Ergastolo. È così che, anche secondo la pubblica accusa, si può chiudere, perlomeno per la giustizia, una storia davvero dolorosa per tutta l’Italia. Il sostituto procuratore generale Debora Landolfi e il pm Erminio Amelio, che hanno chiesto il massimo della pena, hanno rievocato i drammatici momenti del pestaggio. 

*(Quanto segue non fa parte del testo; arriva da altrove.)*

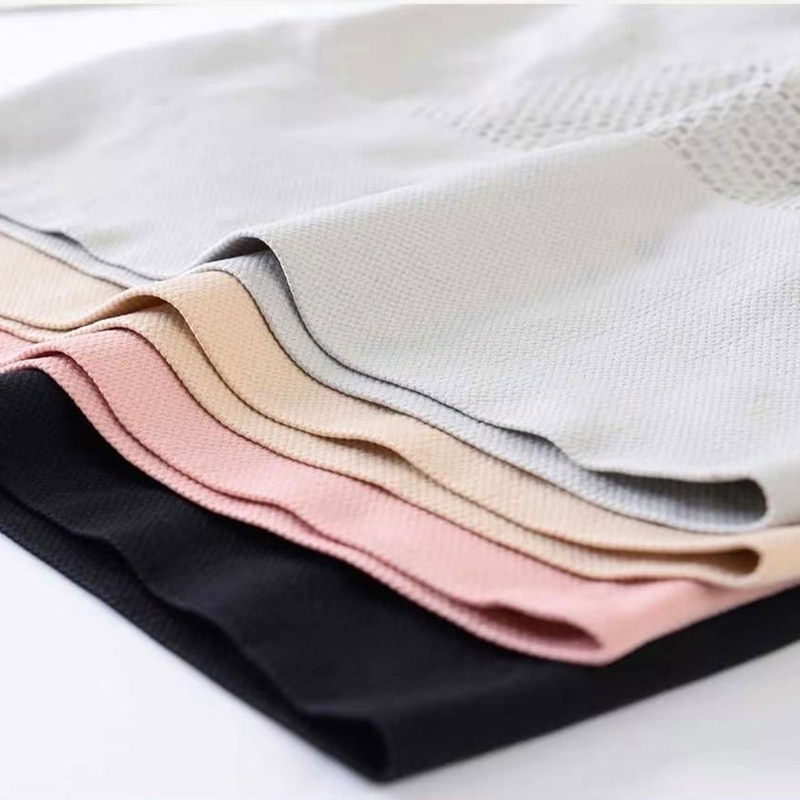 Women Body Shaping Underwear Briefs High Waist Honeycomb Safety Pants Seamless Tummy Control Panties drop shipping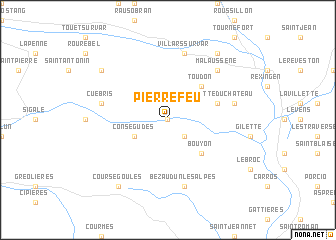 map of Pierrefeu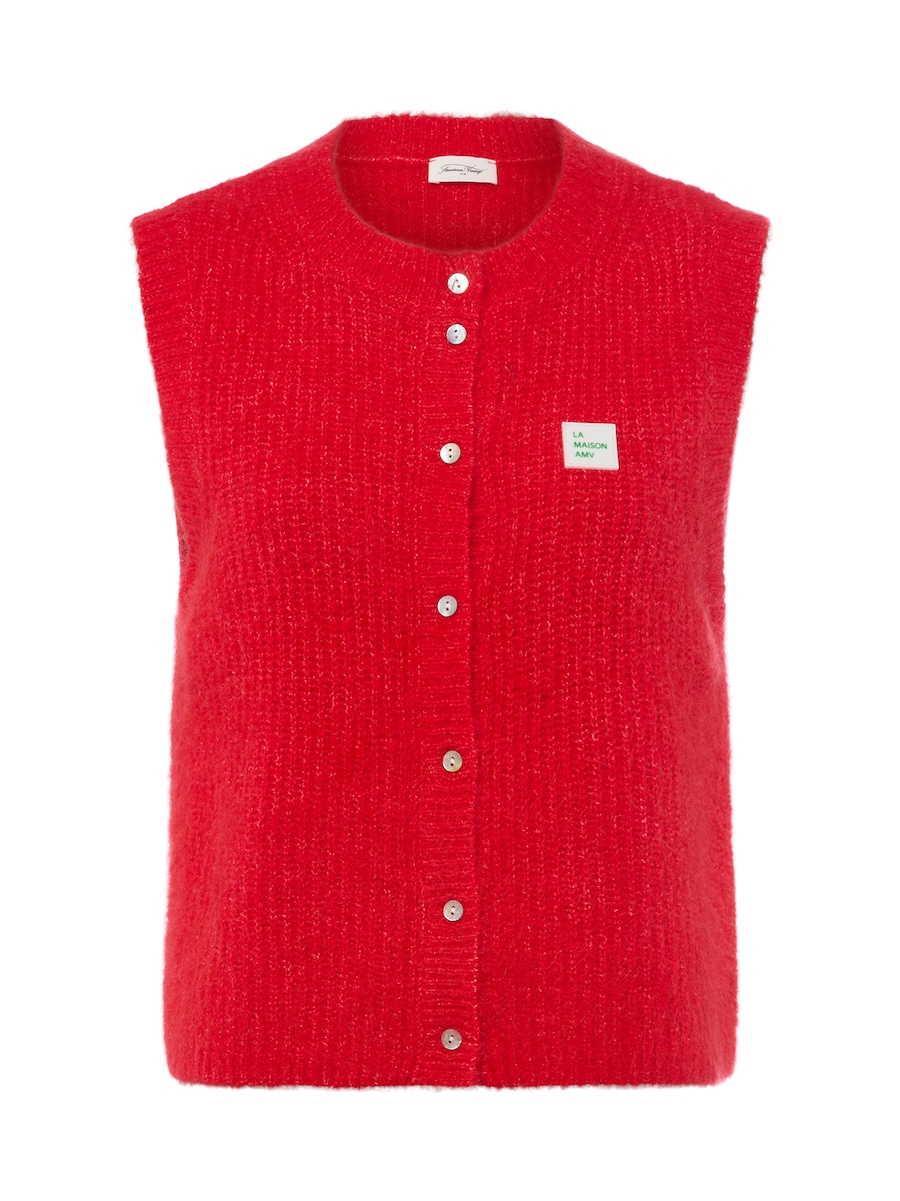 

Вязаный кардиган AMERICAN VINTAGE East, красный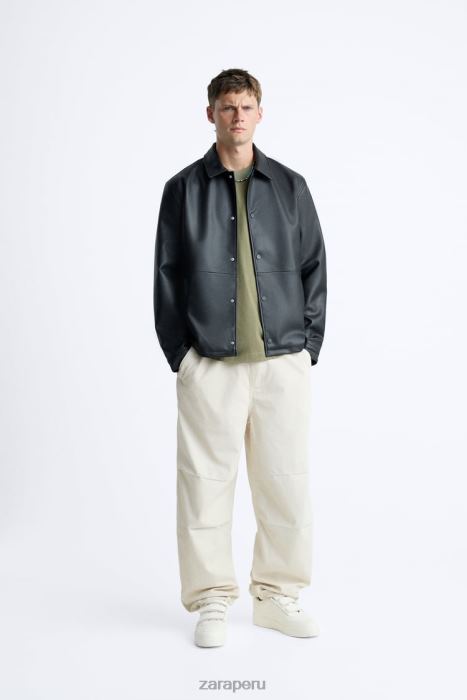 Zara hombres pantalones de paracaídas BDP8J951 ropa hielo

"Rassoul Bissoultanov si scagliò contro il giovane toscano con furia cieca. Le telecamere hanno ripreso la sua aggressività, la sua spavalderia e la ferocia che non si è fermata nemmeno davanti a un corpo inerme a terra. La crudezza del video che ha immortalato l’omicidio è indicativa - hanno proseguito - Bissoultanov sferra calci da perfetto professionista, con tecnica da Mma. Ha ucciso Niccolò con un calcio alla tempia, sferrato con l’intento di provocare la morte, come scrivono anche i giudici spagnoli". 

Bissoultanov

Ergasolo. Perché è stata una vergogna la fuga seguita alla scarcerazione. Bissoultanov era stato arrestato il 12 agosto 2017 in Spagna e dopo 3 anni e 10 mesi, rimesso in libertà. Dopo la scarcerazione il ceceno lasciò Girona e finì in manette in Germania su mandato di cattura internazionale, poi estradato in Italia. Nel dicembre 2021 però la Corte d’Assise di Roma lo aveva rimesso in libertà, con un provvedimento successivamente annullato dalla Cassazione. Tornato in Spagna la scorsa estate, dopo la condanna a 15 anni, confermata anche in Appello, Bissoultanov ha fatto perdere le sue tracce ed è ancora latitante.

 

Ergastolo. E quello che quindi tutti si aspettano il prossimo 5 luglio  dalla sentenza dei giudici della Corte d’appello d’Assise di Roma. Dopo anni di indagini, esami approfonditi dei video che le telecamere hanno registrato, testimonianze, tutto porta alla richiesta della procura generale, ovvero il massimo della pena per Bissoultanov con la richiesta delle aggravanti di crudeltà e futili motivi. 

“La fantasia difensiva aveva detto che quella sera ci fu una rissa - ha concluso il PM -. La verità è che la rissa, come mostrano le immagini delle telecamere, non c’è mai stata. Fu una feroce aggressione”.